Fortin’s approach to the problem draws from her background as an environmental consultant. She spent 25 years designing and implementing low-salt maintenance programs for snowplow drivers and other maintenance personnel. From this experience, she learned how infrastructure design and maintenance needs sometimes conflict.

“When I teach people that are out there dealing with the snow and ice, they inevitably complain about the design of the road—the bridge, the ramp, the parking lot,” Fortin said. “Engineering, research, and permits on the city, county, and state levels tend to be very stormwater-oriented, rather than winter, snow, and ice-oriented. And the problem is winter performs differently than summer. If we don’t design for winter, then we find ourselves at a disadvantage.”

When Fortin’s company was acquired by Bolton & Menk in early 2022, she decided to start pushing for infrastructure designs that were more salt-conscious.
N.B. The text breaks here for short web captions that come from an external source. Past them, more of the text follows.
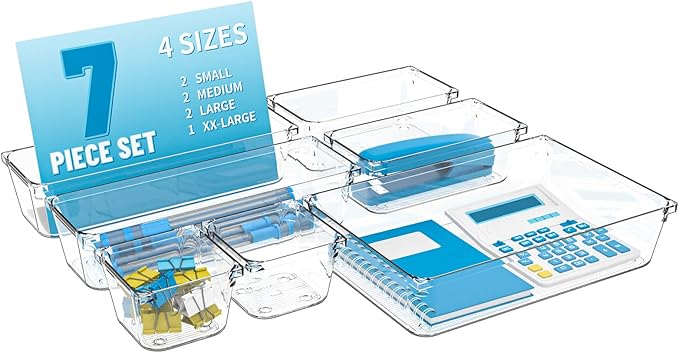 7 Pack Clear Plastic Drawer Organizer Set,4 Sizes Bathroom Drawer Organizers and Storage Bins,Vanity Drawer Organizer for Makeup,Cosmetics,Jewelry,Utensils,Gadgets,Office In Drawer Organizers Trays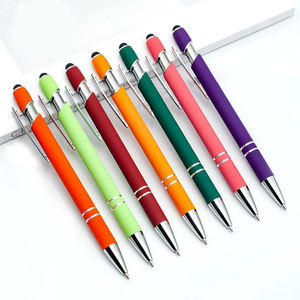 Pena bolpoin Logo kustom murah <span class=keywords><strong>Promo</strong></span> dengan karet lembut layar sentuh 1.0mm lebar menulis bahan logam untuk tempat bola ponsel - Product Image 4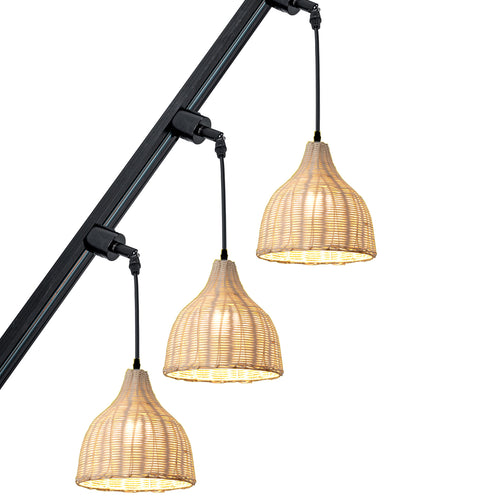Sloped Position Track Light Fixture E26 Base Rattan Lampshade Vintage Design Hanging Lamp Inclined Roof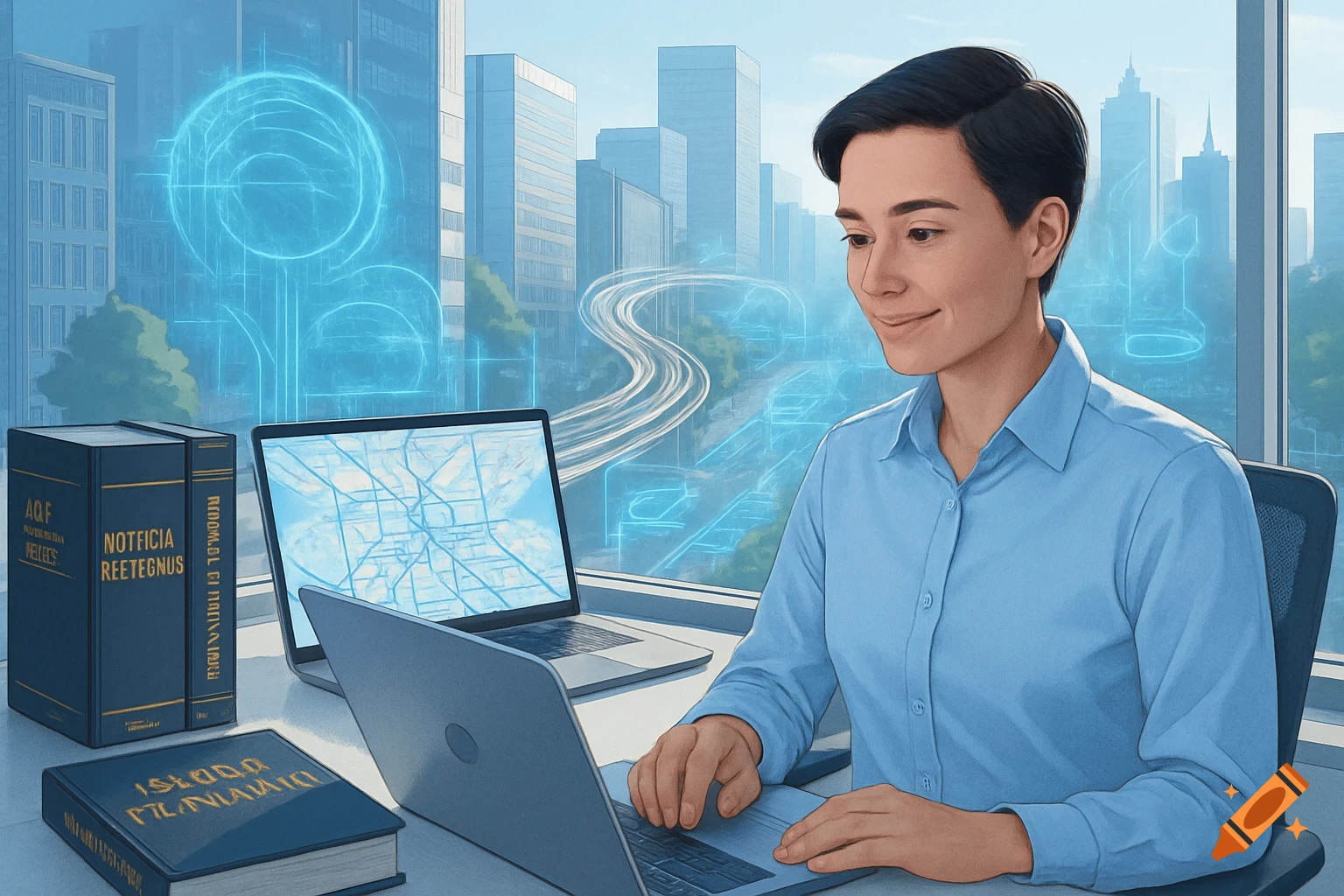 A professional person sits at a desk with two laptops and technical books, analyzing urban maps and data visualizations with a cityscape visible outside.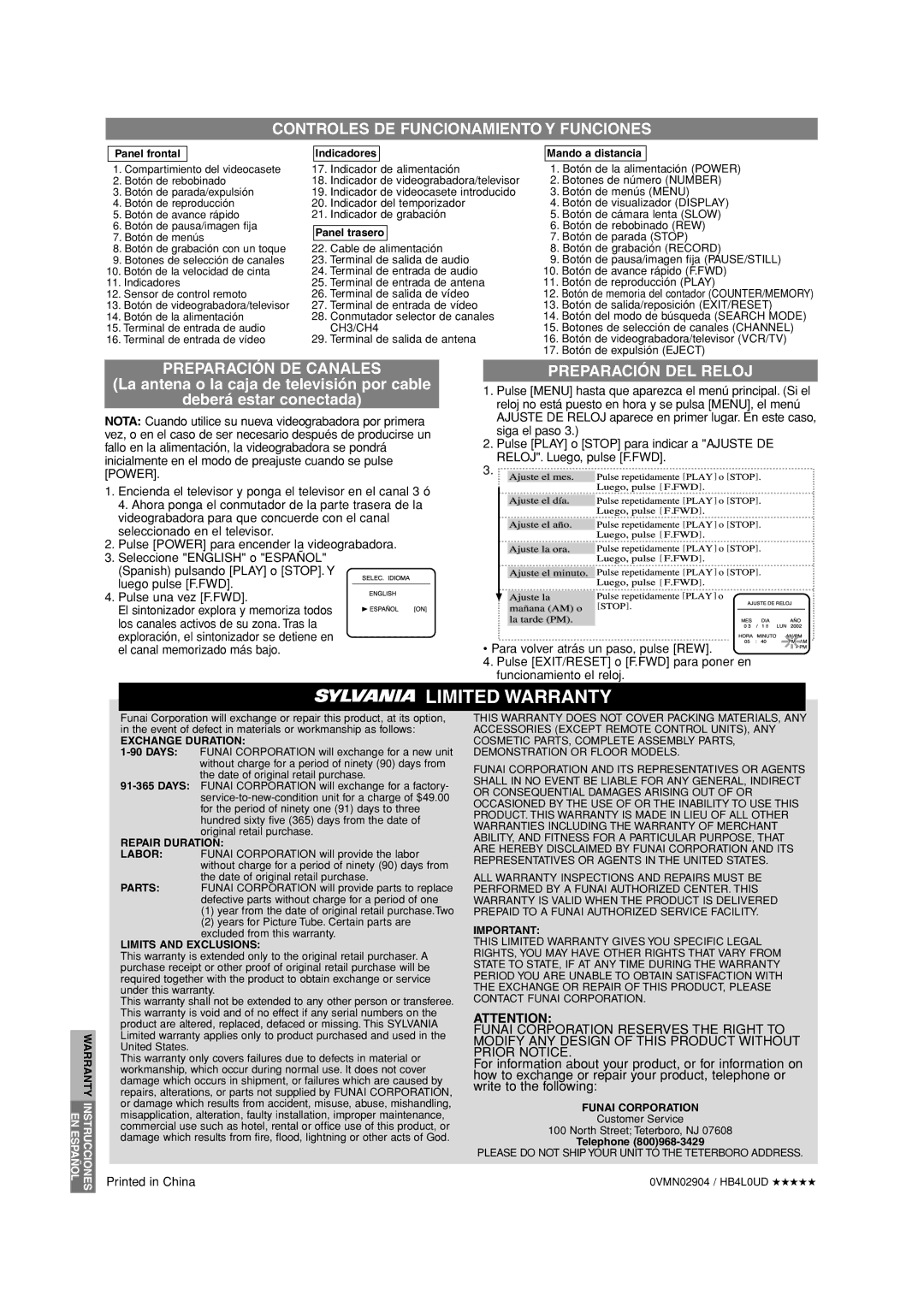 Sylvania SSV6001A Controles DE Funcionamiento Y Funciones, Preparación DE Canales, Preparación DEL Reloj, Enespañol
By collaborating with the company’s engineers, she produced a list of broad “basic winter design principles” for low-salt design that could be considered when working on an infrastructure project:

  • Keep angle of the sun in mind to ensure it reaches and melts critical icy patches.
  • Consider direction of prevailing winter wind to prevent drifting snow and “blow ice” (ice formed when light snow is blown back on otherwise clear roads).
  • Consider directional flow of meltwater and mitigate refreezing across roads, parking lots, etc.
  • Ensure proper salt storage to prevent runoff.
  • Consider pavement alternatives such as permeable pavements, which drain meltwater more efficiently and require less salt.

“These considerations are intended to be low-cost measures that don’t take much extra effort to include into designs,” Fortin said, “and they have the potential to save money on salt maintenance, usage, and salt remediation.”

Moving forward, Bolton & Menk will continue integrating low-salt solutions into its design and planning work. The firm helped design a transportation plan for a Greater Minnesota county, with special emphasis placed on identifying winter performance issues.

“We’re hoping to start a movement,” Fortin said. “Not just in Minnesota, but across all cold climates. Because it’s a problem everywhere.”

—Sophie Koch, LTAP freelancer

Minnesota Statewide Chloride Management Plan

Minnesota is the first state in the country to develop a statewide chloride management plan. The plan lays out state salt reduction goals and provides resources and strategies that different stakeholders (such as municipalities, watershed districts, and winter maintenance professionals) can reference.